• YOUR GOAL: Will you give the material below again, every line exactly as it is?
---- DATASET
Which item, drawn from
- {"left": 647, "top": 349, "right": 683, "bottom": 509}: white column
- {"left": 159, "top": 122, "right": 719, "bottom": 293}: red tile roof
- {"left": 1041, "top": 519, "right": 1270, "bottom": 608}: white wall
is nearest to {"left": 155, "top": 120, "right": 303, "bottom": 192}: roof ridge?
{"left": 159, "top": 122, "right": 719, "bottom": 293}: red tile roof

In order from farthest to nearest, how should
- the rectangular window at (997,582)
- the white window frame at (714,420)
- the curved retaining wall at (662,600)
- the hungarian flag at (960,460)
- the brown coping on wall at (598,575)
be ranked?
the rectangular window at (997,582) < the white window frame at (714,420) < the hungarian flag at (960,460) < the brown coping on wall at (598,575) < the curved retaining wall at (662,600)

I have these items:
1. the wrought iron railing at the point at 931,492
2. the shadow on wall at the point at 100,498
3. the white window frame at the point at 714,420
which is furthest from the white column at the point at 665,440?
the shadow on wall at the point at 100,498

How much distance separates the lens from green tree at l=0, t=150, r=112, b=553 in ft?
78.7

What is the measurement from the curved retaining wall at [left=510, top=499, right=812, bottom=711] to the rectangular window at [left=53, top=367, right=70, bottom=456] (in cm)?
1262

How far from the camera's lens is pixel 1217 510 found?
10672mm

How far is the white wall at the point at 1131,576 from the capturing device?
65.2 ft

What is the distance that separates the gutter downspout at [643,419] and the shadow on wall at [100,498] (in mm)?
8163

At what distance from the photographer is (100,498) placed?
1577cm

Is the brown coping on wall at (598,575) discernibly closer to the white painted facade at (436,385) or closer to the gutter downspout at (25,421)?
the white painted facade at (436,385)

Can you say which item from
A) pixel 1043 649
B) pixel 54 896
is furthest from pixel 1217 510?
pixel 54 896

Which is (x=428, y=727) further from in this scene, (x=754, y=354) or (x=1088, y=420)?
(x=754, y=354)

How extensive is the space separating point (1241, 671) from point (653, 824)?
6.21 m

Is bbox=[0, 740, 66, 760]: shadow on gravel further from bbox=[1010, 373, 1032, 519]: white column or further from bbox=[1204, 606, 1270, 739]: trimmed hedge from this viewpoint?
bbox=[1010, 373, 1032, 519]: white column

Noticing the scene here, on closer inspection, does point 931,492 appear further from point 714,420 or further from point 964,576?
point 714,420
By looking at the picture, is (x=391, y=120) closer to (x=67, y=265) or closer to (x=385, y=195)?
--------
• TASK RESULT:
Which item, drawn from
- {"left": 647, "top": 349, "right": 683, "bottom": 509}: white column
- {"left": 159, "top": 122, "right": 719, "bottom": 293}: red tile roof
- {"left": 1041, "top": 519, "right": 1270, "bottom": 608}: white wall
is nearest to {"left": 155, "top": 120, "right": 303, "bottom": 192}: roof ridge?
{"left": 159, "top": 122, "right": 719, "bottom": 293}: red tile roof

In order from farthest to nearest, how should
- the rectangular window at (997,582)
- the white window frame at (714,420)
- the curved retaining wall at (662,600)
- the hungarian flag at (960,460)
- the brown coping on wall at (598,575)
be ranked?
the rectangular window at (997,582) < the white window frame at (714,420) < the hungarian flag at (960,460) < the brown coping on wall at (598,575) < the curved retaining wall at (662,600)

I have these items:
1. the wrought iron railing at the point at 931,492
2. the shadow on wall at the point at 100,498
3. the white window frame at the point at 714,420
which is furthest from the white column at the point at 665,440?
the shadow on wall at the point at 100,498

How much distance separates the lens from green tree at l=0, t=150, r=112, b=553 in ft?
78.7

What is the measurement from the curved retaining wall at [left=510, top=499, right=812, bottom=711] to the rectangular window at [left=53, top=367, right=70, bottom=456] (in cm)?
1262

How far from the camera's lens is pixel 1217 510 found?
10672mm

How far is the white wall at the point at 1131,576 from the capturing device?
65.2 ft

What is the distance that separates the gutter downspout at [643,419] and the shadow on wall at [100,498] (in mm)?
8163

At what distance from the photographer is (100,498) placed?
1577cm

Is the brown coping on wall at (598,575) discernibly closer to the white painted facade at (436,385) or closer to the gutter downspout at (25,421)?
the white painted facade at (436,385)

Can you say which item from
A) pixel 1043 649
B) pixel 54 896
is furthest from pixel 1217 510?
pixel 54 896

Which is (x=428, y=727) further from in this scene, (x=754, y=354) or (x=1088, y=420)?
(x=754, y=354)

How extensive is the space separating point (1241, 671) from point (653, 824)?
6.21 m

Is bbox=[0, 740, 66, 760]: shadow on gravel further from bbox=[1010, 373, 1032, 519]: white column or further from bbox=[1204, 606, 1270, 739]: trimmed hedge from this viewpoint?
bbox=[1010, 373, 1032, 519]: white column

Noticing the scene here, on closer inspection, does point 931,492 appear further from point 714,420 or further from point 964,576?
point 714,420
By looking at the picture, is (x=391, y=120) closer to (x=67, y=265) or closer to (x=385, y=195)?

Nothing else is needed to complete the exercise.